Shouldn’t I know better by now?

The first kick makes me yelp in surprise.

“I knew it,” he growls from the other side of the door.

“I knew you were in there. You can’t hide from me.

I know everything about you. I know exactly where to find you, because you belong to me.

When are you going to figure that out?” Another kick.

Another one. He’s going to break the door. And then what? How do I explain this?

I can’t believe he’s making me do it. Getting up off the bed, I go to the door and flip the lock. Giving him access to me again.

The door flies open, and he storms in, his face red, his teeth clenched the way his fists are.

“Why do you do things like this? Why do you waste your time trying to keep me away from you?” He advances on me, breathing hard, and there’s nothing for me to do but back away until I fall onto the bed.

He looms over me, his eyes wide and wild and, for a second, I’m sure this is it. He’s going to kill me this time.

One thing is obvious: he’s sober. He doesn’t get this mad when he’s high. “I just want a little privacy,” I explain. My voice is strangely calm and reasonable.

“I’m the one who decides if you deserve privacy,” he fires back. “Say it. Say the words.”

I won’t. I can’t. I can’t let him take that from me. He’s already taken so much. My pride, my dignity. My virginity. None of which I gave him permission to take.

When I don’t fall in line, he growls, taking another step until he’s a second away from falling on top of me. All I can do is brace myself for whatever is coming.

“Let’s go.” He’s like two different people, totally changing the conversation in the blink of an eye. He grabs me by the wrist and hauls me to my feet. “Put on some shoes. Or you can go barefoot, for all I care.”

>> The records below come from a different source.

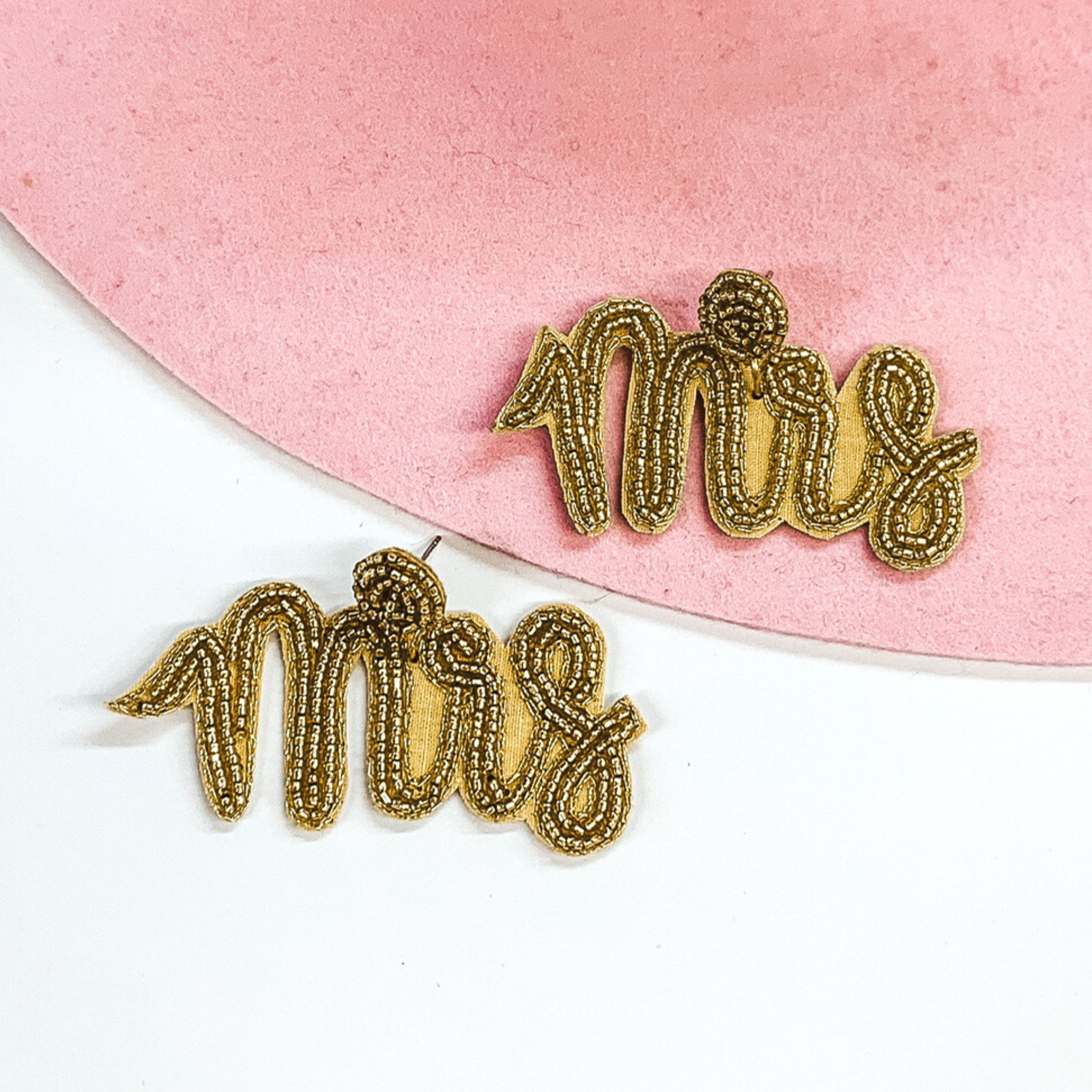 Gold beaded circle post back studs with a hanging pendant beaded "Mrs" in cursive. These earrings are pictured on a white and light pink background. 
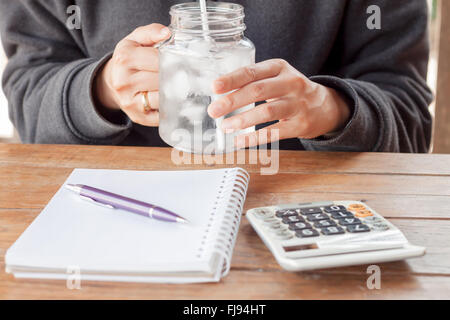 Woman's hand holding a cold glass of water, stock photo Stock Photo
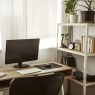 A stylish compact home office desk setup in a small, bright room.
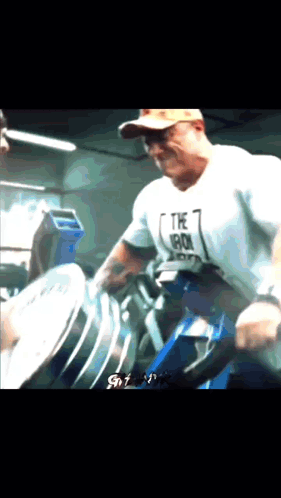 a man wearing a shirt that says the iron is lifting a barbell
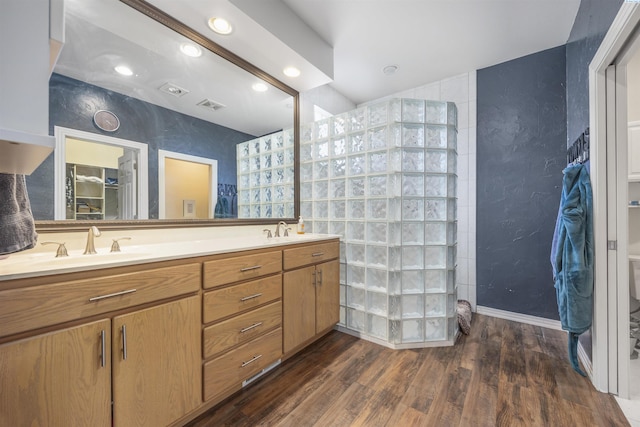 3501 W 42nd Ave, Kennewick, WA 99337 - full bathroom featuring wood finished floors, walk in shower, double vanity, and recessed lighting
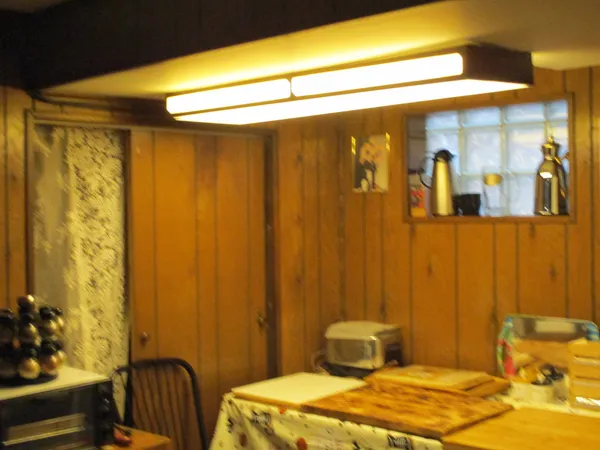 a dining room with furniture and a window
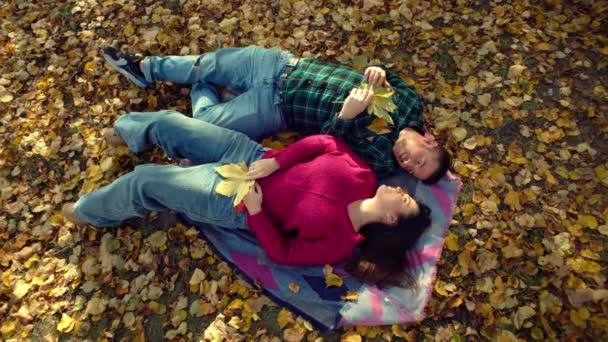 恋するカップルは 秋の公園で黄色い葉を投げます ロマンスと家族の幸せと暖かさ 愛と笑顔のコンセプト 高品質の4K映像 — ストック動画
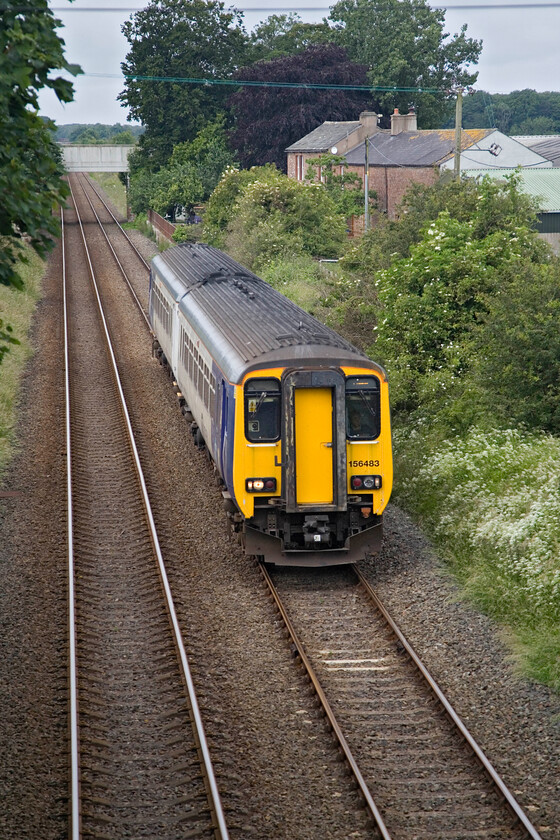 156483, NT 07.50 Barrow-in-Furness-Carlisle (2C41, 11L), Low. Row NY190449 
 With the cloud drifting in from the nearby coast on a brisk northwesterly wind the edge has been taken off the sun. 156483 rattles along the bullhead track near the hamlet of Low Row working the delayed 07.50 Barrow-in-Furness to Carlisle service. Whilst waiting for this train, Andy and I were entertained by the farmers making hay for silage to be consumed over the coming winter. 
 Keywords: 156483 07.50 Barrow-in-Furness-Carlisle 2C41 Low. Row NY190449 Northern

“Go where? I’m not going anywhere with you. I have—”

“Did I ask for your opinion? We’re going out. To a party.”

To a party? With me? A disbelieving laugh falls out of my mouth, but he doesn’t react except to narrow his eyes. “Let’s go,” he grunts. “I’m going to count to five, and then I’m pulling you out with me. One.” He folds his arms, smirking. “Two.”

He means it. And I really don’t feel like going out in bare feet. There’s a pair of canvas flats next to the bed, which I quickly shove my feet into before grabbing my purse. “Three,” he continues.

“Okay, okay,” I grumble, running my hands through my hair. “But why would you want to go out with me? What do you really want?”

Something wicked passes over his face and his eyes light up in a way that chills me to my core. “You’ll see.” He takes my wrist again, dragging me out of the room. I barely have time to close the door behind me before he’s pulling me down the hall.

What does he have up his sleeve now? And how much is he going to make me regret ever setting eyes on him?